Coordinated by Ceres, Food Emissions 50 will involve institutional investors from around the world who claim to be committed to driving the transparent corporate climate action necessary to achieve the Paris Agreement goal, to limit global temperature rise to no more than 1.5 °C. 

As part of the launch, Ceres published an investor statement of support and the list of the 50 focus companies that it aims to engage with, as part of Food Emissions 50. Investor signatories to the initiative will seek commitments from the companies’ boards and senior management to disclose greenhouse gas emissions across its entire value chain and set science-based emission reduction targets aligned with 1.5 °C, develop and disclose climate transition plans for reducing emissions in line with what is needed to limit warming to 1.5 °C, and implement the actions identified in those plans and disclose progress.

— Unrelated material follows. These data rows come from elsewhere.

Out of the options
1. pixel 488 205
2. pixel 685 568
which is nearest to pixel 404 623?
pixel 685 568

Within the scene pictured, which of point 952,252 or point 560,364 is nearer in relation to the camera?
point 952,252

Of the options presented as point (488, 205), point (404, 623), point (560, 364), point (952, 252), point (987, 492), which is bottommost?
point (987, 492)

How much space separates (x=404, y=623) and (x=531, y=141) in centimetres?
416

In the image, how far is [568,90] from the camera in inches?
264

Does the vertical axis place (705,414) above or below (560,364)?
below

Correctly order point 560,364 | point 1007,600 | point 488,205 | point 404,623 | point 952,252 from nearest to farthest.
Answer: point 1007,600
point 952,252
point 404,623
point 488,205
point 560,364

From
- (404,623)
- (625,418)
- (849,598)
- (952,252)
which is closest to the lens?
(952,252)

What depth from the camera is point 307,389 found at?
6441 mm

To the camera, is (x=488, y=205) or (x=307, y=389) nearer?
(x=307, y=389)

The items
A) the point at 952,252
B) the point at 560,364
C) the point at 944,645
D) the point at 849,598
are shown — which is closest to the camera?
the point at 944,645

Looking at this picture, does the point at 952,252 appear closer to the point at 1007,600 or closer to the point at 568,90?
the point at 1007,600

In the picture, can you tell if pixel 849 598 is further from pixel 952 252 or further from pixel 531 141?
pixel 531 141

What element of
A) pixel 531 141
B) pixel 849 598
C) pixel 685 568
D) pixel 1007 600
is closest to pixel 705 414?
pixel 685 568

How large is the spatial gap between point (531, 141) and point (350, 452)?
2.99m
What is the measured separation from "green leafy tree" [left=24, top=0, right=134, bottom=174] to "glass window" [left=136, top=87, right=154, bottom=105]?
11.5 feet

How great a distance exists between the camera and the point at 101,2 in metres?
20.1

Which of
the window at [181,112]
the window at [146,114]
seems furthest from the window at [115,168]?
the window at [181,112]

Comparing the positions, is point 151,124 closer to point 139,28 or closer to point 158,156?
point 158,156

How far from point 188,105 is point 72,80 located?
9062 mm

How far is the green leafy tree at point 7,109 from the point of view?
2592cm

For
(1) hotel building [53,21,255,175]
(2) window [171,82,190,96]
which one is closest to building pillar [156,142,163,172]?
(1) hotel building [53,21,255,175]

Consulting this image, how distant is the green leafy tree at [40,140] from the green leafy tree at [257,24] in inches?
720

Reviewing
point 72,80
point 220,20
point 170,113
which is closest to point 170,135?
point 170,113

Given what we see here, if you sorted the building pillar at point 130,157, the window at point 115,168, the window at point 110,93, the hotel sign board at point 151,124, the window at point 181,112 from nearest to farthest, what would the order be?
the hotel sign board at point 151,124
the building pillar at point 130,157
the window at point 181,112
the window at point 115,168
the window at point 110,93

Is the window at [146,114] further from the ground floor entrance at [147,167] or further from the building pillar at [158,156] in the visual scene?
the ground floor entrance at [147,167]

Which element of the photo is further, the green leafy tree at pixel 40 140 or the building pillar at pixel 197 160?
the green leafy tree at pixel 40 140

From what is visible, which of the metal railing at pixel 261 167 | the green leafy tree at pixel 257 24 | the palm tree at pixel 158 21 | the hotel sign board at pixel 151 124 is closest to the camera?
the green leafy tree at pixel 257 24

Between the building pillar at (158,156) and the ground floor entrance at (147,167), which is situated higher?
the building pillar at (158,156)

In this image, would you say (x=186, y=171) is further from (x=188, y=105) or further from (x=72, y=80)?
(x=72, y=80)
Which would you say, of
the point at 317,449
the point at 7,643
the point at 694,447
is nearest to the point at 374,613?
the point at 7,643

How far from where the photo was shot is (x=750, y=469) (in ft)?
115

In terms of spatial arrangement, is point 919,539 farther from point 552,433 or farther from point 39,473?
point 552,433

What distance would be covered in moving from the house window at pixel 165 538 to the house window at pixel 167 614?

The analysis suggests most of the 50 food sector companies are lagging in key areas necessary to increase the ambition of their climate transition action plans as it found 70 percent of the 50 companies do not disclose emissions from agriculture, and over 80 percent from land use change. In addition, more than 60 percent do not include any scope 3 emissions in their emission reduction targets. 

Food Emissions 50 builds on the work of Climate Action 100+the Global Investor Engagement on Meat Sourcing, and other engagement initiatives, and sets focus on an expanded list of companies and deeper engagements with the value and supply chains of those companies – to address scope 3 emissions.

Ceres says Food Emissions 50 is part of a larger effort to decarbonise six of the highest-emitting sectors that contribute to almost 80 percent of all global greenhouse gas emissions.